You would still ask Audi first though if you were unsure but I would say the above is 95% correct.

If your friend works with metal I would apply common sense in working out a few things...

1. He would/should be a competent welder and cutter of all metal materials 
( He should be able to cut a hole in the muffler and weld a tailpipe exit on the outlet in about 20 minutes.)

2. If he cuts a hole in the muffler and it just will not work out the way you expected, re-weld the cut metal portion back into the muffler to reseal..?

3. The only thing I would not be sure of if is the muffler is sectioned internally to only allow gases to flow down one side of the muffler, this will still work but the NEW welded tailpipe will be for show only.

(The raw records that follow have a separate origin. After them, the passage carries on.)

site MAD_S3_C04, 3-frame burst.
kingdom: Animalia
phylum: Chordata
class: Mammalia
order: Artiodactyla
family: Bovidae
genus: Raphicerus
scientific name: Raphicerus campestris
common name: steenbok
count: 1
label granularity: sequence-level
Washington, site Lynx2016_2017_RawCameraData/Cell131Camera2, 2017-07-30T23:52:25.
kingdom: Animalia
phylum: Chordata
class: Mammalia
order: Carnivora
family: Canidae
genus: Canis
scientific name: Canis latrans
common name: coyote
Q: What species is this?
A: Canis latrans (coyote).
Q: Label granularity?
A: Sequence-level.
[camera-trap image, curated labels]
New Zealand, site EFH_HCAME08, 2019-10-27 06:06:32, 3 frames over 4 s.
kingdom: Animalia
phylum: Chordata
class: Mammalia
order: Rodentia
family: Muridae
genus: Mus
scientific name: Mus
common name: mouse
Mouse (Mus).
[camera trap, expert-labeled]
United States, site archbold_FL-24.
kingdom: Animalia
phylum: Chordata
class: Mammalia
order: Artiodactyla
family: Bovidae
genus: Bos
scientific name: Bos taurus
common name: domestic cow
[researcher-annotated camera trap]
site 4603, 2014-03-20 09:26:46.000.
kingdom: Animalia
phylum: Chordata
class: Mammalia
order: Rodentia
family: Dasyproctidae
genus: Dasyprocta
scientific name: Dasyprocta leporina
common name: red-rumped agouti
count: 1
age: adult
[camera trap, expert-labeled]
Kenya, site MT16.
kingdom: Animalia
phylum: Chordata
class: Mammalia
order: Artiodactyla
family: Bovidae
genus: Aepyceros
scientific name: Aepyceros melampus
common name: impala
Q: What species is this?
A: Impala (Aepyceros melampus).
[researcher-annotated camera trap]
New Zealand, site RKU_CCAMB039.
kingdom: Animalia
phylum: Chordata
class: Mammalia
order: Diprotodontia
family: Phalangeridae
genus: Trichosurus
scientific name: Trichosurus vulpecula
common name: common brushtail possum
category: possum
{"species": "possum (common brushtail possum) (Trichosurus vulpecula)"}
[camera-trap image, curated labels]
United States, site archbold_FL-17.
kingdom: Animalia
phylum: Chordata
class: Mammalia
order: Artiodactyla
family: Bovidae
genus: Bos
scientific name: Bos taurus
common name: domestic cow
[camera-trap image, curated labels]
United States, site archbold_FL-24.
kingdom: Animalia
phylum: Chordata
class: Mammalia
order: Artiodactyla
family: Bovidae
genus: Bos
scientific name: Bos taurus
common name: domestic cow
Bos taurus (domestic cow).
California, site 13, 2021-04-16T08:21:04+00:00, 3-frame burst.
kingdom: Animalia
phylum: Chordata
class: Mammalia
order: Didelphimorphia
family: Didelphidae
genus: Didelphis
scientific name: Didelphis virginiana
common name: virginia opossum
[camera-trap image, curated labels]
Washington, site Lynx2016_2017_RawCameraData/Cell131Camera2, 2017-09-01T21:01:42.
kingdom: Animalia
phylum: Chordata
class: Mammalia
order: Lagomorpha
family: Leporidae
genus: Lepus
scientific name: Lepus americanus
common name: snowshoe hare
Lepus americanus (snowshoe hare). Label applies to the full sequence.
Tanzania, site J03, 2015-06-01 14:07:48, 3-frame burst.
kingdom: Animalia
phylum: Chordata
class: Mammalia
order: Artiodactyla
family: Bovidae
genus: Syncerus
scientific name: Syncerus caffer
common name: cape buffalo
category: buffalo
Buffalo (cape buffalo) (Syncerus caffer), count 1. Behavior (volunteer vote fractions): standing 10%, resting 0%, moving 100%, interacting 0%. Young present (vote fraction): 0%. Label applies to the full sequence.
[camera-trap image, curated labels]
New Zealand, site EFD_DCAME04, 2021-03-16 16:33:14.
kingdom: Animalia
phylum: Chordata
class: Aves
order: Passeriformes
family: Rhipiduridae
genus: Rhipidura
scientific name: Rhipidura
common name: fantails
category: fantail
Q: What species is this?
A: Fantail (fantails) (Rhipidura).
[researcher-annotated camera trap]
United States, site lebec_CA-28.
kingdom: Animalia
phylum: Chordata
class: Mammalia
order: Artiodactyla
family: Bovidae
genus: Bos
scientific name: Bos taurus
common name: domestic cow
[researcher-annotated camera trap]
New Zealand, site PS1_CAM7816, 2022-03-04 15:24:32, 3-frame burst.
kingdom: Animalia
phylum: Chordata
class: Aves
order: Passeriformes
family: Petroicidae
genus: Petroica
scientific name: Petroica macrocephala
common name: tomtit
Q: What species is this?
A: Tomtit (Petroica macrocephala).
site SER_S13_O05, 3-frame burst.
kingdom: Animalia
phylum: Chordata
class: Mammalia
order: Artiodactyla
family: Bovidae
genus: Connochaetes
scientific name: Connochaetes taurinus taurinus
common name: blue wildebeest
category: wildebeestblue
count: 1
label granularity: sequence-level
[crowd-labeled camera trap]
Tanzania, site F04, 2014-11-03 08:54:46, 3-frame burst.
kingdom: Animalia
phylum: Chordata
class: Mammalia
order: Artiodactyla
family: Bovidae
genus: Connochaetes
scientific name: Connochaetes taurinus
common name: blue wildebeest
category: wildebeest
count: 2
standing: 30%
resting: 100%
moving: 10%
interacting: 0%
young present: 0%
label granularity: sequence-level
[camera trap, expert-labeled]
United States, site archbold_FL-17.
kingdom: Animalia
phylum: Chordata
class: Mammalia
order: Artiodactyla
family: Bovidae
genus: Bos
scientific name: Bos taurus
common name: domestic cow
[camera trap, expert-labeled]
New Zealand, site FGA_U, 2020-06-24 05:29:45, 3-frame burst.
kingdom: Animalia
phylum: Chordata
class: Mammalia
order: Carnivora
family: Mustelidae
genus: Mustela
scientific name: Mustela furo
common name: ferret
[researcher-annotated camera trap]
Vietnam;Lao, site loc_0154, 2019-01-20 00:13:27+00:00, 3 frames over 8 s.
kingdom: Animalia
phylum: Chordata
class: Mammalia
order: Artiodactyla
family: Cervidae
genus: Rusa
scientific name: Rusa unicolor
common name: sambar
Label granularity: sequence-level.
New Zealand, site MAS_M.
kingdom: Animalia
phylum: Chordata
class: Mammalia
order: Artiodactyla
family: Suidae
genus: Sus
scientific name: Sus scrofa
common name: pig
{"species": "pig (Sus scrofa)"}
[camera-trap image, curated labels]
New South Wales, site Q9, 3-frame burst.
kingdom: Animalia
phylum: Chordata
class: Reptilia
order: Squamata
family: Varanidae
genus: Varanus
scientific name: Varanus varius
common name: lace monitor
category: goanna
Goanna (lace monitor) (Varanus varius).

Overall to weld one on for show should be a piece of cake, to modify into a true dual outlet muffler may prove more difficult depending on the internal design of the muffler as I am not sure if the TTS internal sections of the muffler differ.

Either way the only way to work it out as said before would be to take to him or exhaust fitter. You would only be charged 1-2 hours max for labour.


----------



## aleicgrant (Oct 17, 2005)

shame your not in the US> I would sell you my TTS exhaust with quad tips


----------



## Hadaak (Dec 25, 2008)

Nice tips:


----------



## Hadaak (Dec 25, 2008)

here is a pic of the exhaust right side on a TT 2.L TFSI:










and the left side:


----------



## jalms (May 24, 2009)

Cheers Hadaak!

From what I see, it's perfectly possible to assemble exhaust pipes on the other side.... and on what concerns to the bumper, should it be enough just to swap the valance to a 2-exits one?


----------



## Hadaak (Dec 25, 2008)

I might just cut the same valence using the left side dimensions... 
i would like to compare the part number of this muffler to the TTS or V6 one. just to ses if the outlet is really there.
another issue is where to find the same tips as the left side. My friend ca fabricate them in his shop in case Audi don't sell them.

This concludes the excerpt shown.